Big Pharma stocks don't usually drop by double-digits over the course of a month, but that's exactly what happened to British pharma giant AstraZeneca plc (NASDAQ:AZN) in July. Due to the late-stage failure of its lung cancer combination therapy consisting of the checkpoint antibodies Imfinzi (durvalumab) and tremelimumab, Astra's shares dropped by 11% last month, according to S&P Global Market Intelligence.
Astra's management was banking on Imfinzi transforming into its next flagship medication following the loss of exclusivity for former top sellers like the cholesterol drug Crestor and the respiratory medicine Symbicort. That plan is now in serious doubt, however, in the wake of this pivotal clinical setback.
Adding insult to injury, Astra's initial whiff at entering the high-value lung cancer market with Imfinzi is compounded by the company's fairly weak balance sheet. Turning to the specifics, the drugmaker exited the first half of 2017 with only $5.23 billion in cash, and a rather concerning debt to equity ratio of 128%. The point is that Astra lacks the financial firepower, and flexibility, to overcome this key clinical miss by pursuing a largish bolt-on acquisition.

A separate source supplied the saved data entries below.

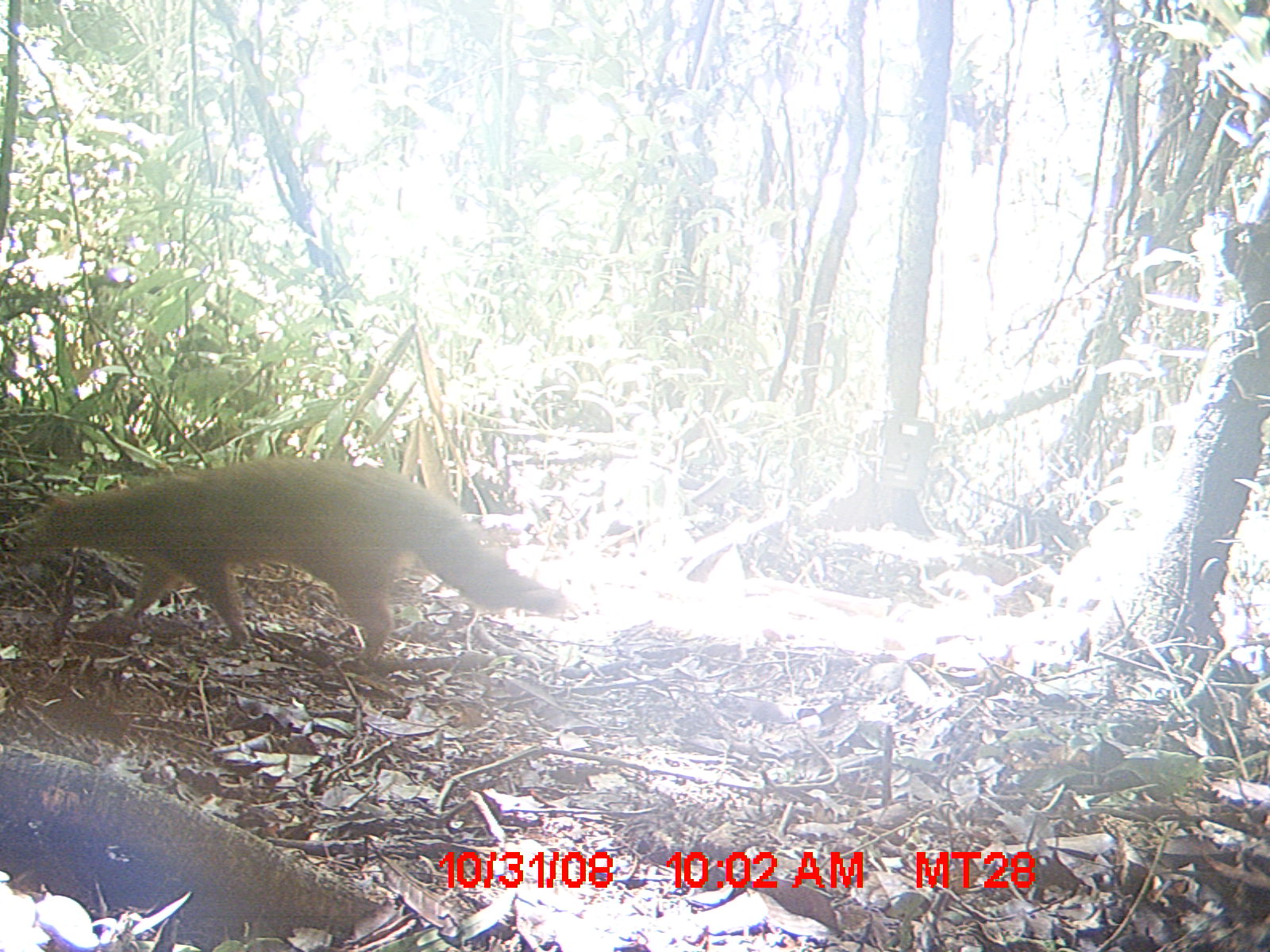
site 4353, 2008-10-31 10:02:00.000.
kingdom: Animalia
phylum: Chordata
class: Aves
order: Cuculiformes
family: Cuculidae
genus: Coua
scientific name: Coua serriana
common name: red-breasted coua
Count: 3.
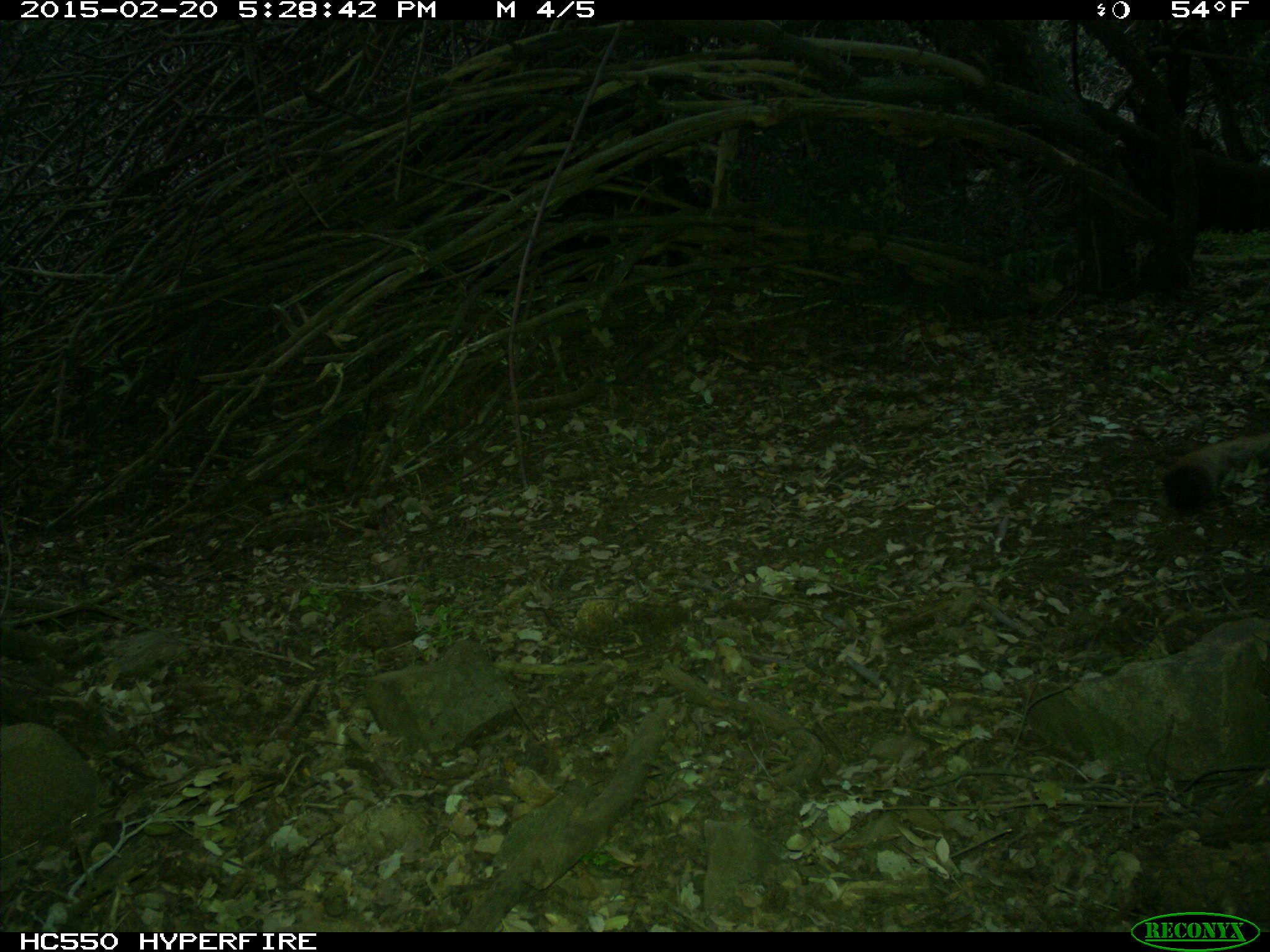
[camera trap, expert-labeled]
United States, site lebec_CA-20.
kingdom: Animalia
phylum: Chordata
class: Mammalia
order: Carnivora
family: Felidae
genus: Puma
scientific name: Puma concolor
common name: mountain lion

On the capital allocation front, Astra's decision to continue pouring cash into its uber-rich dividend program is also a rather questionable move at this stage. While the company is arguably justified in believing that its broader portfolio of cancer medicines that includes the FDA-approved drug Tagrisso, and the experimental-stage product candidate acalabrutinib, may be able to make up for this lost ground, Astra would also probably be well-served by exploring potential takeover targets in case Imfinzi doesn't redeem itself later down the road. To do so, however, the drugmaker will almost certainly need to start conserving capital by giving up the ghost on its dividend program.
So, while it might be tempting to grab some shares following this double-digit move lower in July, investors may be better served by waiting on the sidelines until Astra's path forward is a little less murky.